BRIEF. Decide whether each statement agrees with the text on Terrier's settings, answering yes or no and quoting the words of the text that settle it. (a) The property terrier.share defaults to share. (b) Stopword lists are stored in the TERRIER_VAR directory. (c) When TERRIER_ETC is given as a relative path, TERRIER_HOME is put in front of it.

PASSAGE FOR REVIEW.

┌──

DEFAULT_LOG4J_CONFIG

public static final java.lang.String DEFAULT_LOG4J_CONFIG
Default log4j config Terrier loads if no TERRIER_ETC/terrier-log.xml file exists

Since:
1.1.0
See Also:
Constant Field Values

FILE_SEPARATOR

public static java.lang.String FILE_SEPARATOR
The file separator used by the operating system. Defaults to the system property file.separator.


EOL

public static java.lang.String EOL
The new line character used by the operating system. Defaults to the system property line.separator.


TERRIER_HOME

public static java.lang.String TERRIER_HOME
The directory under which the application is installed. It corresponds to the property terrier.home and it should be set in the properties file, or as a property on the command line.


TERRIER_ETC

public static java.lang.String TERRIER_ETC
The directory under which the configuration files of Terrier are stored. The corresponding property is terrier.etc and it should be set in the properties file. If a relative path is given, TERRIER_HOME will be prefixed.


TERRIER_SHARE

public static java.lang.String TERRIER_SHARE
The name of the directory where installation independent read-only data is stored. Files like stopword lists, and example and testing data are examples. The corresponding property is terrier.share and its default value is share. If a relative path is given, then TERRIER_HOME will be prefixed.


TERRIER_VAR

public static java.lang.String TERRIER_VAR
The name of the directory where the data structures and the output of Terrier are stored. The corresponding property is terrier.var and its default value is var. If a relative path is given, TERRIER_HOME will be prefixed.

└──

MATERIAL PROVIDED.

┌──

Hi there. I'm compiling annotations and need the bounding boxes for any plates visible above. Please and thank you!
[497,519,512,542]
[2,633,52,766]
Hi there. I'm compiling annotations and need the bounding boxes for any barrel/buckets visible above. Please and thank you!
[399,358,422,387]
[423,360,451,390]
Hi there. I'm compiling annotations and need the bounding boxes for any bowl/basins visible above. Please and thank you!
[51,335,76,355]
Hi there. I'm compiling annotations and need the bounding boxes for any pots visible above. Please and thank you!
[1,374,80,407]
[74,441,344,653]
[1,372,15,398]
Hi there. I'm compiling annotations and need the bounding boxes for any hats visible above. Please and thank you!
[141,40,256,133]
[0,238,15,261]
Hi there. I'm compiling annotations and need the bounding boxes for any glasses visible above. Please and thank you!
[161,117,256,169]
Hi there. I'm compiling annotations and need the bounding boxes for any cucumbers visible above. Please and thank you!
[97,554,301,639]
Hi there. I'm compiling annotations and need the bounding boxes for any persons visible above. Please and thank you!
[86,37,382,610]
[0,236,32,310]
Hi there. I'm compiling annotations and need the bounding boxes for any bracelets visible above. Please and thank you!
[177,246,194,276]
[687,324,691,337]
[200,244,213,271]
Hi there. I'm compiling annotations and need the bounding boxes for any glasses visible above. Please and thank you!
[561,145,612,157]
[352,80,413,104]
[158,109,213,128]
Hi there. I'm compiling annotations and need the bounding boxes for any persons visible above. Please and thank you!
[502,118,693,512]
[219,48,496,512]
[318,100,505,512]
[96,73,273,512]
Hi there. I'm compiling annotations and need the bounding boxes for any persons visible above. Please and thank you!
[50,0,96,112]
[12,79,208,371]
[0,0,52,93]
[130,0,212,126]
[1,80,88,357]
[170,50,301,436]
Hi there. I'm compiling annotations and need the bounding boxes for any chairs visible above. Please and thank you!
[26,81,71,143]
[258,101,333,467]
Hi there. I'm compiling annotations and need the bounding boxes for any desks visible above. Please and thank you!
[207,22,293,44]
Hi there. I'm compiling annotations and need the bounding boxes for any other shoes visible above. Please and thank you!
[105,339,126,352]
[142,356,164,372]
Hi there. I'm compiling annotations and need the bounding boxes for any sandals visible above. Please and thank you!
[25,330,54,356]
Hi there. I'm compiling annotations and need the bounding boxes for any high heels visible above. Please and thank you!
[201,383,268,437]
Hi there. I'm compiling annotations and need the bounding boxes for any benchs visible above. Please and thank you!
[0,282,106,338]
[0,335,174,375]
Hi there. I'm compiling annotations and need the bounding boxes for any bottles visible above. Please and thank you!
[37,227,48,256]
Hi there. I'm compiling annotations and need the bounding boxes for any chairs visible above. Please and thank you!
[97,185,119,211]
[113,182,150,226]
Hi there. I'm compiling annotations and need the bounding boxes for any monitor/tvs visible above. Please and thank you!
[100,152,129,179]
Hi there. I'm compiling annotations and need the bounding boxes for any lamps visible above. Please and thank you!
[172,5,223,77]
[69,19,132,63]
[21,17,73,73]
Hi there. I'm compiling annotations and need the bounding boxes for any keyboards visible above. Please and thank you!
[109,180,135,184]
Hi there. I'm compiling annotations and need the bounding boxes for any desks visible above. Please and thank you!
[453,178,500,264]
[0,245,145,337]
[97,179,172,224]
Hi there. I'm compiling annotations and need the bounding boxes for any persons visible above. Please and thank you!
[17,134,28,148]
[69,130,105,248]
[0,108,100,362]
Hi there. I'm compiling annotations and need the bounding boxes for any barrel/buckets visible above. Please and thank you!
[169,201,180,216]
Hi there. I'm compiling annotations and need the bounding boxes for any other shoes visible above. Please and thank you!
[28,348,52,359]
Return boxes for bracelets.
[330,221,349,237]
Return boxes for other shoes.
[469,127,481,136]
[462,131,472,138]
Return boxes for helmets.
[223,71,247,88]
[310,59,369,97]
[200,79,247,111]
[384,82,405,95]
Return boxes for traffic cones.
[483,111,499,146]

└──

ANSWER SPACE.
(a) Yes: "The corresponding property is terrier.share and its default value is share."
(b) No: TERRIER_VAR is "the directory where the data structures and the output of Terrier are stored," while stopword lists belong to TERRIER_SHARE: "Files like stopword lists, and example and testing data are examples."
(c) Yes: "If a relative path is given, TERRIER_HOME will be prefixed."